弐
二人が出発した街は円状に広がっており、街外と面する位置には、壁が築かれている。
その為、出入口は人工的に設けられた四つの門だけなのだが、ここで一つの問題が発生する。
普通ならば、門は真南・真北・真西・真東の四つだが、あの街は何故か東北・北西・南西・南東の向きにある。
「だから、北と言われても二つ門がある。南に向かうわけにもいかないし、選んでみた」
「それで見事に当たりを引いた訳かよ!! くじ運悪いなお前!」
説明と言う名の言い訳を飛び掛かって来る狼を叩き潰しながらにしてくる少女に、少年は投げやる様に叫ぶと、大剣を横薙ぎに払う。
しかし、狼は仲間がどれ程地面で血塗れで動かなくなっても、飽きることもせずに次々と襲いかかってくる。
「あぁクソッ! 何こいつら、本当に野獣かよ?!」
「魔獣の霊気が無いから、野獣でしょ」
狼の毛深い頭蓋を砕き、軟らかそうな腹を真っ二つに切り裂く。
しかし、赤や紫等の小さな内臓諸々が嫌な音を立てて地面を赤く染めようとも、狼の群れは後を絶とうとしない。
「あぁもう面倒臭い!!」
子供が遊んでいた玩具に飽きて、親に構えと言うような乱雑口調で剣を振り回す。
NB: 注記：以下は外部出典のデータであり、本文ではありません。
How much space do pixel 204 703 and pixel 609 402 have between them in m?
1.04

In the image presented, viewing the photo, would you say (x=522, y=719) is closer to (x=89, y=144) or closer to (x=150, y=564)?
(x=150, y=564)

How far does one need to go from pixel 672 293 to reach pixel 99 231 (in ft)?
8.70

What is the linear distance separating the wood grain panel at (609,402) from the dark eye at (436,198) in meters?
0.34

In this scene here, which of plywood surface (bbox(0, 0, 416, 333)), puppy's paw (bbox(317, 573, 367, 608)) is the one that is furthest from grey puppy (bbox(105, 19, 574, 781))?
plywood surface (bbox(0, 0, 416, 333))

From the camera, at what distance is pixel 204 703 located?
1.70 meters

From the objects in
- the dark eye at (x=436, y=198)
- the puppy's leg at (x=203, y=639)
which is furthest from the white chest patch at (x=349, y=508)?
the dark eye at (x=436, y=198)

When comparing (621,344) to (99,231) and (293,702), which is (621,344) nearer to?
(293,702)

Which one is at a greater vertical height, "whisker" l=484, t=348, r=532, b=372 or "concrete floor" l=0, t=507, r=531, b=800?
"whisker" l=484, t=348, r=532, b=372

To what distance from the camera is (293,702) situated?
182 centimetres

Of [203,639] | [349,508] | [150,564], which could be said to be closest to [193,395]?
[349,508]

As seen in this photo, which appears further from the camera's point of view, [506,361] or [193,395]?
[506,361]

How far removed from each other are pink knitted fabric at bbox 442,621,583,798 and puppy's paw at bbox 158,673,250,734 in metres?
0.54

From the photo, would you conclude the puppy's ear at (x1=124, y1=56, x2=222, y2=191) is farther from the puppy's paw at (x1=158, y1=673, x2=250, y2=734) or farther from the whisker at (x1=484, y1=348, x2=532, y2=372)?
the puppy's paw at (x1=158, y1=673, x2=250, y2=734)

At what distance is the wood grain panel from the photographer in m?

すると、僅かながらに狼達が怯む。
その一瞬の隙に、危ないと文句を言う少女を担ぎ上げた。
「な………ッ?!」
「おぉっと、文句は無しだぜ?」
近付いてくる狼を片手で振り切りながら、少し先に見える森を指差す。
「あの森でこいつら撒いて、北に直行!! どうだ!?」
「馬鹿じゃな………ひゃうっ?!」
異論を唱えようとした少女を人並み外れた大跳躍でつぐませ、空高くから森の深さを確認し、着地体勢をとる。
「目的は達成出来る! 問題無し!!」
不敵な笑みで見事に着地した少年は、呆気にとられた狼の集団に振り返り、
「やーい、間抜け野獣ー!」
「ちょっ?!」
少女が止める間もなく、少年が叫んだ。
と、
「がルルルルゥゥゥッ……!!」
言葉の意味が伝わったのかどうかは不明だが、怒りを買ったのは間違いない無さそうだ。
低い唸り声を上げ、狼達の目付きが一瞬で鋭くなる。
「あ、やべ」
後悔の呟き。しかし、後悔先に立たず。
何十匹もの狼が怒り任せに迫ってくる。
「に、逃げようっ!!」
「最初からそうすれば良かったでしょ?!」
少年は文句を言う少女を担いで走り出した。